У себя в комнате он зачем-то снял со спинки стула синие школьные штаны и дотошно изучил заплату на причинном месте. Сусальная позолота нынешнего дня осыпалась крупными хлопьями, под ней обнаружилась дыра с траурно обугленными краями. Он вернул штаны на стул и раскрыл учебник: алгебра воистину была не доделана.
Эти бляди ведают, что творят, решил Карпов. Память, злобная ворона сыта лишь падалью утрат и унижений; позволь ей нарушить границу забвения – тут же скорчишься от фантомных болей, благо, репертуар у хитрой твари побогаче, чем классическое «nevermore». Что пройдет, то будет мило, спиздел Александр Сергеич, но тут же сам себя и оспорил: и с отвращением читая жизнь мою, я трепещу и проклинаю… Однако хули толку проклинать? Перфект – самая мудреная ипостась времени: действие окончено в прошлом, но результат его длится в настоящем, а тут уж проклинай, не проклинай, все едино. История уже написана, расслабься и получай удовольствие.
Давайте с «Кама Сутрой» закончим, предложила Жанна. Давайте, поддержал Кулешов, «Кама Сутра» за двести: он ушел из большого секса по этой причине. Ройзман перехватил инициативу: был вынужден принимать бета-блокаторы. Именно, сокрушенно сказал Кулешов, побочное действие этих препаратов – нарушения потенции.
А что вы хотели, подумал Карпов.
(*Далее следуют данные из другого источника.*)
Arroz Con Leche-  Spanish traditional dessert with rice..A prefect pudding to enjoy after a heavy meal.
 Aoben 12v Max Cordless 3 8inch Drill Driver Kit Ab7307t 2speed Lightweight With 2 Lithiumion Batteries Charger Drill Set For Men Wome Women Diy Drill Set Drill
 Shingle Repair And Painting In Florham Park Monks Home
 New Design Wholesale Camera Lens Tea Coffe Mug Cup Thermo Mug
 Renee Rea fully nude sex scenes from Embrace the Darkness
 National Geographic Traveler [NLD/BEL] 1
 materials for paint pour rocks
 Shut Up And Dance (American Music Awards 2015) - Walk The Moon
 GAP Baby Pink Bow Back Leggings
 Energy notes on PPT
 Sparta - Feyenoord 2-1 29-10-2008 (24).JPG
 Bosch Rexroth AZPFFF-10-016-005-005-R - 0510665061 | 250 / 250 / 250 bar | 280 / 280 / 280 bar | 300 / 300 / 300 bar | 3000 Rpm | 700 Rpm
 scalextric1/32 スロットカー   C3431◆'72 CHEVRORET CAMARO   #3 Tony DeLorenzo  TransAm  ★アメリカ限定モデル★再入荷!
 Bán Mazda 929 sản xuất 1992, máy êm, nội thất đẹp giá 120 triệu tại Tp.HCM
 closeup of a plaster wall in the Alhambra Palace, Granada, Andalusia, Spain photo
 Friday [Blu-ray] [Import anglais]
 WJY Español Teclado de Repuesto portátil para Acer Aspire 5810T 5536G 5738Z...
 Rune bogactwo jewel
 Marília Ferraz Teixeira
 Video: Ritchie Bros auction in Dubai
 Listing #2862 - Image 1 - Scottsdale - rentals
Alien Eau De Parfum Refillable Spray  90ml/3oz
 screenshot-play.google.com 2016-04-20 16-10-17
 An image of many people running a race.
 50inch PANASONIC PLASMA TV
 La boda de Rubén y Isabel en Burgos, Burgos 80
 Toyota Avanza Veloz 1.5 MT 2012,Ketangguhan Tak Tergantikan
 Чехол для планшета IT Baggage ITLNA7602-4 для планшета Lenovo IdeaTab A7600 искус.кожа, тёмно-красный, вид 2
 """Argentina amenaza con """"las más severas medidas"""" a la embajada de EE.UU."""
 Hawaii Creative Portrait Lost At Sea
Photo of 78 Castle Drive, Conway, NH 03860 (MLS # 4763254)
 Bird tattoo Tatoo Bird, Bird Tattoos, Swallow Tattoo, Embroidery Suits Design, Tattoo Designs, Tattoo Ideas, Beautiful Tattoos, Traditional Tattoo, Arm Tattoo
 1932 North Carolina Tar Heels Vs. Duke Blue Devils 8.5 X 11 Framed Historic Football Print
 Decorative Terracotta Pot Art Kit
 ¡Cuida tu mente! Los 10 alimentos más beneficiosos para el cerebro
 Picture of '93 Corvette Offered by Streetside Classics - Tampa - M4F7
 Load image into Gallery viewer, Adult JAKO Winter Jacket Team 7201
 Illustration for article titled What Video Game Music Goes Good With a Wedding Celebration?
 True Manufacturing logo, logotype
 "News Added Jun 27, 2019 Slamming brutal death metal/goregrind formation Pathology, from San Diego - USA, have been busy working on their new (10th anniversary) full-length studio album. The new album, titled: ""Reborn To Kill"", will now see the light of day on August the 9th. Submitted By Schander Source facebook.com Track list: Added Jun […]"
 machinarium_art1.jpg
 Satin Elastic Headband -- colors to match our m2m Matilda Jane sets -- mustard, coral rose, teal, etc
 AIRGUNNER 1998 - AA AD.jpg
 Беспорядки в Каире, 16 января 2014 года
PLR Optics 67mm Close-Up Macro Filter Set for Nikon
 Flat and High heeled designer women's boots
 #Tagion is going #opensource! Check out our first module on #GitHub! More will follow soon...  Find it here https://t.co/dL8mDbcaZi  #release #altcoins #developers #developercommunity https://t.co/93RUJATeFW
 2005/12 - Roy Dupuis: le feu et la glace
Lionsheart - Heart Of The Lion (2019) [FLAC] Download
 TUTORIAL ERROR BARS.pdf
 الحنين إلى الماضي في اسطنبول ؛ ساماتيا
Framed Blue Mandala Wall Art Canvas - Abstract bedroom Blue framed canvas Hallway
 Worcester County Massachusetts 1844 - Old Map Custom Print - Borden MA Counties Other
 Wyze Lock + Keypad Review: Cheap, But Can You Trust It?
Анаприлин, как выяснилось, избавлял не только от тахикардии, да жить захочешь – не так раскорячишься. Забавнее всего было полное отсутствие трагизма: одной заботой меньше, и только. Он смотрел на баб, как на музейные экспонаты, не покидая пределов вялого и отчужденного любопытства: ну, недурна, да что с того? Жизнь, по большому счету, стала покойнее: ни трипперов, ни алиментов, ни объяснений навзрыд.
Ройзман опять бил крупную дичь: «Привычки» за восемьсот. Эту вредную привычку он приобрел во время армейской службы, сказал Кулешов. Курение, проскрежетал Арон Моисеевич. Абсолютно точно, кивнул Кулешов.
Папироска, друг мой тайный, как тебя мне не любить? не по прихоти случайной стали все тебя курить, невесело вспомнил Карпов старинную рифмованную чушь. Он, стоя на четвереньках, подновлял разметку на плацу и услышал за спиной: эй, сынок. Он оторвался от скучной прямоугольной геометрии строевого шага. Ты, ты, подтвердил сержант-каптер, по-дембельски развинченный во всех суставах, иди сюда. Карпов отряхнул колени и подошел: чего надо? Боец, ты какой армии воин? Карпов пожал плечами: ну, Советской... А хули к старшему по званию обращаешься как попало? учись, ебтыть: товарищ дедушка Советской Армии, рядовой такой-то по вашему приказанию прибыл. А ну, кру-гом! и повторить, как положено. Он, деревенея от нутряной, безголосой и безысходной ненависти, повторил; а что поделаешь, если повестка из жопы торчит. Как служишь, сынок? Нормально. Сынок, да ты, бля, ни разу не грамотный! отвечать будешь так: нас ебут, а мы мужаем, понял? Так точно, ответил Карпов, надеясь положить конец глумливой забаве. Ладно, хер с тобой, сказал сержант, закурить есть? Никак нет, не курю. Ни хуя-а! изумился сержант, чтоб завтра же курил, а щас пиздуй вкалывать, дармоед, мухой! Сержант вскоре дембельнулся, украсив себя самодельным веревочным аксельбантом и пестрыми железками значков, а горький табачный дым остался, потому как перебивал сосущий голод и едкую, портяночной вони подстать, рекрутскую тоску. Хотя бы на время.